Apresentando-se com apetecível aspecto gráfico
e contendo abundante e preciosa iconografia, a obra dá
conta de factos, acontecimentos e vivências directamente
relacionados com as companhias telegráficas estrangeiras
que, durante mais de seis décadas, permaneceram na cidade
da Horta. A influência de ingleses, americanos, alemães
e italianos foi decisiva no meio faialense e a diversos níveis:
do social ao económico, do cultural ao desportivo. E tudo
isto nos é apresentado numa perspectiva que sendo histórica,
é também do âmbito da sociologia.
Bem documentado e informado, Carlos Ramos da Silveira aborda,
por um lado, o Cabo Submarino e sua evolução no
tempo e no espaço e, por outro, dá um vivo testemunho
da cidade da Horta ao longo das épocas, ele que durante
cinco anos foi empregado da Western Union Telegraph Company, tendo
vivido (ainda que numa fase posterior) esses acontecimentos por
dentro e, por conseguinte, sabe do que fala.
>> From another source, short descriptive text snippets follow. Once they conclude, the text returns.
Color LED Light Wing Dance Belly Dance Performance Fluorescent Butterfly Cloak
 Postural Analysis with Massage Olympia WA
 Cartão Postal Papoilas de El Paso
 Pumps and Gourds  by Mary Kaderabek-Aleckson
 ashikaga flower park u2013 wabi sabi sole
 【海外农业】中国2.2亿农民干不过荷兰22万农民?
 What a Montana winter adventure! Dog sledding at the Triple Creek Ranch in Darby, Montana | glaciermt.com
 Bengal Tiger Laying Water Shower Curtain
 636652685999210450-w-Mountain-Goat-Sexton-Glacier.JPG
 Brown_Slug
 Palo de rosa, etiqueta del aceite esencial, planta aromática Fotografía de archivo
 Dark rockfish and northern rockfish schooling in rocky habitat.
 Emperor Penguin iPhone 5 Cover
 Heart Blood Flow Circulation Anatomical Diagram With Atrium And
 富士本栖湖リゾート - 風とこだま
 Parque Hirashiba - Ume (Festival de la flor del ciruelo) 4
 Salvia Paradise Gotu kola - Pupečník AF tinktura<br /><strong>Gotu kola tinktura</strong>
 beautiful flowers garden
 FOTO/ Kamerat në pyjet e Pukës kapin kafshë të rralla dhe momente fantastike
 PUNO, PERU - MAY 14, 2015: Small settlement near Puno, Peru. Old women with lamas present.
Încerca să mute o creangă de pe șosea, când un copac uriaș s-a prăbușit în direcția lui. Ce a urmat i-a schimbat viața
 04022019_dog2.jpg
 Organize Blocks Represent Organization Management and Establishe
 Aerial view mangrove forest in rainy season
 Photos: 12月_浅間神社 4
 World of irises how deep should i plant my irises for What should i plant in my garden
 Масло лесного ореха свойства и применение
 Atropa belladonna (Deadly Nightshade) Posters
Avisadamente este autor parte do geral para o particular, isto
é, a abordagem do livro começa por ser feita de
fora para dentro: primeiro são-nos narrados acontecimentos
ligados às comunicações a nível mundial
(havendo a preocupação de, nesta matéria,
se definir processos, perspectivas, políticas e estratégias),
e só depois o autor se detém nas implicações
de tais eventos no contexto da cidade da Horta.
Deste modo, Carlos Ramos da Silveira, após lançar
olhares aos tempos anteriores à telegrafia eléctrica,
fazendo incursões retroactivas às atalaias, vigias,
fachos, semáforos, faróis e postos meteorológicos
do Faial (e outras ilhas), entra na "matéria":
e fala-nos de um tempo único e irrepetível, de gente
de grande riqueza humana e técnica, de estruturas físicas
que nos foram legadas e que constituem hoje valioso património
arquitectónico. Ou seja, o autor capta a geografia humana,
geográfica e afectiva da cidade da Horta a viver os resquícios
de uma prosperidade económica iniciada em meados do século
XIX, pela família Dabney, com as riquezas que provinham
da laranja, do vinho, da baleia e do carvão. Possuindo
um comércio marítimo intenso e uma impressionante
animação, a cidade era então porto de escalas
obrigatório, local de reabastecimento de frotas e de repouso
da marinhagem. As suas ruas fervilhavam de gente de todas as nacionalidades
e raças e o seu porto acolhia navios de todos pavilhões,
o que levou Pedro da Silveira a escrever os conhecidos versos
do poema Horta: quase réquiem:
"E
isto era o rosto ancorado da civilização!
Era
a mais alegre, a maior cidade pequena do mundo".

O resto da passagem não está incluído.